▶ **What to do**:
**a)** Restate the stretch of the Leonard Volk post from "We will end our" through "of Abraham Lincoln.", swapping "noted" for "celebrated".
**b)** In the Leonard Volk post, why does the writer of "An Afternoon with Leonard Volk" call Volk almost a forgotten acquaintance? Answer in one to three sentences.
**c)** Carry on the Leonard Volk post from the point where it stops.

▶ **Selected excerpt**:
________
Friday, December 12, 2014

THE BEST THE SCULPTOR'S CHISEL HAS EVER WROUGHT - Leonard Wells Volk - Part Three

We will end our look at the life and career of noted sculptor Leonard Wells Volk by looking at the works he is most famous for:  the life mask and hands of Abraham Lincoln.

After Leonard Volk’s death, the Chicago Daily Tribune printed an article called “An Afternoon with Leonard Volk” where Volk describes the story of the Lincoln mask.  Here’s the article by Annie Hungerford:

During the winter of 1891 and 1892, when things were beginning to crystalize for the World’s Fair, I chanced upon the name of Leonard W. Volk on a studio in the Athenaeum Building. It was almost a forgotten acquaintance, for I had known him prior to the Chicago Fire, but before being admitted and introducing myself, the embers of the old acquaintance were quickly rekindled into the glow of friendship.

I recall him now, as he stood hale and erect, attired in the long atelier coat used by sculptors – the flecks of plaster on it suggestive of modeling tools, and the little black velvet cap beloved of artists; and wearing his sixty-odd years like the “Pastor” in Wilhelm Meiter, “not a burden on his back but a crown of glory on his head.”  A rugged figure among the rugged faces about his studio.  For his work, like himself, bore the impress of a man.  Full of force, everything Mr. Volk did or said was replete with independent thought.  He was never touched by the conventionality and scholasticism of the French school of art, but in his broad Americanism and westernism was preeminently the historic sculptor of a decisive epoch in the history of a great nation.

With keen sense of humor and love of anecdote, surrounded by the effigies of great men, and every one a friend, he recounted stories of Lincoln and Douglas, whom he had known as well.

“And here”, he said, pointing to a wooden armchair of generous proportions, dull red in color and well worn, “is the chair where Lincoln sat when I modeled his bust.”
________
▶ **Data**:

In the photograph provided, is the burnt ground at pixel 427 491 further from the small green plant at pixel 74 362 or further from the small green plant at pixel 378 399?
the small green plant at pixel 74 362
________
▶ **Results by task**:
**a)**
We will end our look at the life and career of celebrated sculptor Leonard Wells Volk by looking at the works he is most famous for:  the life mask and hands of Abraham Lincoln.

**b)** The writer had known Volk before the Chicago Fire, so the acquaintance dated from long before their meeting in the winter of 1891 and 1892.

**c)**
Several years before in New York, the Irish sculptor, Mr. O’Donovan, had called my attention to three things in the Metropolitan Museum.  An original “Lucca Della Robia,” a statue group, “The Death of Abel,” and the life mask of Lincoln by Leonard W. Volk.  He told me that the original life mask was owned by Mr. Douglas Volk, the artist son of the sculptor – then resident in New York, but that the replica was in the museum.  I wondered that Mr. Volk could part with so precious a relic during his lifetime.  But after learning of his art losses during the “great fire” wonder ceased that he should choose a less inflammable environment for an article of national interest.  I give Mr. Volk’s own accounting of the modeling of the life mask and bust.  Brief and sketchy as it is it shows that Mr. Volk’s word pictures are as vigorous as his modeling.  Speaking of Lincoln:

“My studio was in the fifth story and there were no elevators in those days, and I soon learned to distinguish his step on the stairs and sure he came up two if not three steps at a stride.  When he sat down the first time in that hard, wooden, low-armed chair, which had been occupied by Douglas, Seward, and Gens. Grant and Dix, he said: ‘Mr. Volk, I never sat before to sculptor or painter-only for daguerreotypes and photographs.  What shall I do?”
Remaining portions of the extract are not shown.